** start PROVIDED PASSAGE **

Count 1: Criminal Possession of a Weapon in the Fourth Degree (P.L. § 265.01(2) )

One criminally possesses a weapon in the fourth degree by "possess[ing] any ... weapon with intent to use the same unlawfully against another." P.L. § 265.01(2). In this case, the information contains absolutely no allegations allowing for the reasonable inference that the defendant intended to use the axe hatchet or one of the machetes in the minivan's trunk, or the pocket knife in his jacket pocket, against another. Therefore, the defendant's motion to dismiss the P.L. § 265.01(2) count as facially insufficient is GRANTED .

Count 2: Unlawfully Possessing or Selling Noxious Material (P.L. § 270.05(2) )

It is unlawful to "possess[ ] noxious material [as defined in P.L. § 270.05(1) ] under circumstances evincing an intent to use it or to cause it to be used to inflict physical injury upon or to cause annoyance to a person, or to damage property of another, or to disturb the public peace." P.L. § 270.05(2). Further, mere possession alone "is presumptive evidence of intent to use it or cause it to be used in violation of this section." P.L. § 270.05(3).

** end PROVIDED PASSAGE **
** start GIVEN DATA **

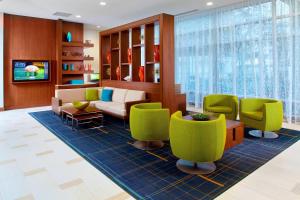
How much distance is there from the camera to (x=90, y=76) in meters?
9.14

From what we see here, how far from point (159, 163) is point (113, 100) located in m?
3.59

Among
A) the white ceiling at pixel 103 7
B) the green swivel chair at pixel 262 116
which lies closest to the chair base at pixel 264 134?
the green swivel chair at pixel 262 116

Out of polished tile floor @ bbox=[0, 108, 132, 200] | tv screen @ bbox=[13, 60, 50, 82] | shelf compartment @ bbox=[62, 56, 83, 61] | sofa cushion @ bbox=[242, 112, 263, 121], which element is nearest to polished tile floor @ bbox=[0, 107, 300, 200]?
polished tile floor @ bbox=[0, 108, 132, 200]

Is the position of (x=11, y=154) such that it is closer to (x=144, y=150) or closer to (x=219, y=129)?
(x=144, y=150)

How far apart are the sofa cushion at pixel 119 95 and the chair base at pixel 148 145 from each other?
2.22m

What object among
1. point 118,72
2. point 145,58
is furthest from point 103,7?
point 145,58

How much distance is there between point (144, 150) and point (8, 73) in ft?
20.4

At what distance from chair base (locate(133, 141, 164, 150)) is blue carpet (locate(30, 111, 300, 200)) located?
126 mm

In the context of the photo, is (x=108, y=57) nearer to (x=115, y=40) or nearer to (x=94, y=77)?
(x=115, y=40)

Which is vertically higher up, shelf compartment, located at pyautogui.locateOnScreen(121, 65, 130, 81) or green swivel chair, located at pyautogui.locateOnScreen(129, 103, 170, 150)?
shelf compartment, located at pyautogui.locateOnScreen(121, 65, 130, 81)

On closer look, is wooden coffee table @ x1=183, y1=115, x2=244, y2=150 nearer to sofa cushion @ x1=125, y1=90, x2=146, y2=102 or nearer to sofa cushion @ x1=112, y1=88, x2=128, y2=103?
sofa cushion @ x1=125, y1=90, x2=146, y2=102

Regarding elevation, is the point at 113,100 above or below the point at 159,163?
above

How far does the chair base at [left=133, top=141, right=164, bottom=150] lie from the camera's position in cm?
383

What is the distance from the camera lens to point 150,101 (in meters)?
5.42
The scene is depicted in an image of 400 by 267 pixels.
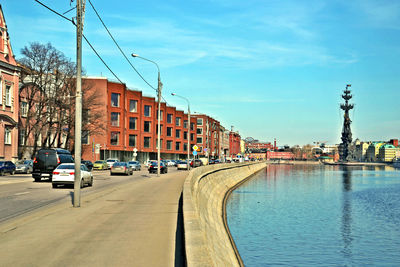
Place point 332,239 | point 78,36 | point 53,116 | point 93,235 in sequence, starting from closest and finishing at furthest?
point 93,235, point 78,36, point 332,239, point 53,116

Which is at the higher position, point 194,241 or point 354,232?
point 194,241

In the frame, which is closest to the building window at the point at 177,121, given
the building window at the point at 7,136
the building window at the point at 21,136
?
the building window at the point at 21,136

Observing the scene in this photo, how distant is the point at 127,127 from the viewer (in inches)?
3814

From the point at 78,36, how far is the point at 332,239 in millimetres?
16979

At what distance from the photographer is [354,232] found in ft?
87.6

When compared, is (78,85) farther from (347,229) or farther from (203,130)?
(203,130)

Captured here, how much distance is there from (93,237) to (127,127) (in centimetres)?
8651

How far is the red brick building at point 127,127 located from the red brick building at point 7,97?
2246 centimetres

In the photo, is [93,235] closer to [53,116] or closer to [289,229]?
[289,229]

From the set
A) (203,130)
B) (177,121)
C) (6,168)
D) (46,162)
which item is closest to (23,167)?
(6,168)

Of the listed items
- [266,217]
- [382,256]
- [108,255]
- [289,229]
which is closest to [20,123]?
[266,217]

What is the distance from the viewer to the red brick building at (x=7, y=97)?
5084 cm

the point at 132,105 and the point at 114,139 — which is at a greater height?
the point at 132,105

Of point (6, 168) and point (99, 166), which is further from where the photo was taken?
point (99, 166)
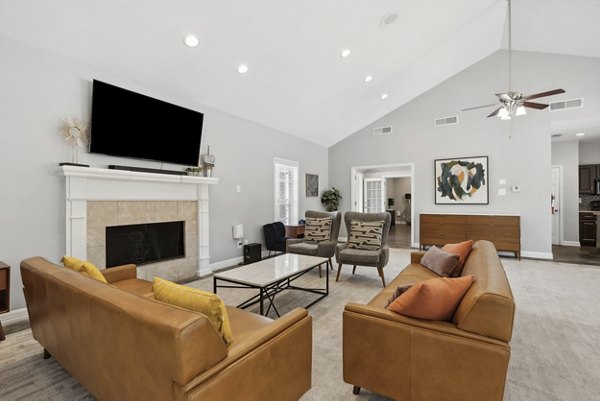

** end GIVEN DATA **

• SET OF TASKS:
(A) Rewrite everything from "Count 1: Criminal" down to "is GRANTED ." in the court passage, swapping "pocket knife" for "folding knife".
(B) According to the court passage, what does mere possession of noxious material amount to under P.L. § 270.05(3)?
The records are unrelated to the court passage and stand on their own.

• TASK-BY-TASK OUTPUTS:
(A)
Count 1: Criminal Possession of a Weapon in the Fourth Degree (P.L. § 265.01(2) )

One criminally possesses a weapon in the fourth degree by "possess[ing] any ... weapon with intent to use the same unlawfully against another." P.L. § 265.01(2). In this case, the information contains absolutely no allegations allowing for the reasonable inference that the defendant intended to use the axe hatchet or one of the machetes in the minivan's trunk, or the folding knife in his jacket pocket, against another. Therefore, the defendant's motion to dismiss the P.L. § 265.01(2) count as facially insufficient is GRANTED .

(B) It is presumptive evidence of intent to use it or cause it to be used in violation of that section.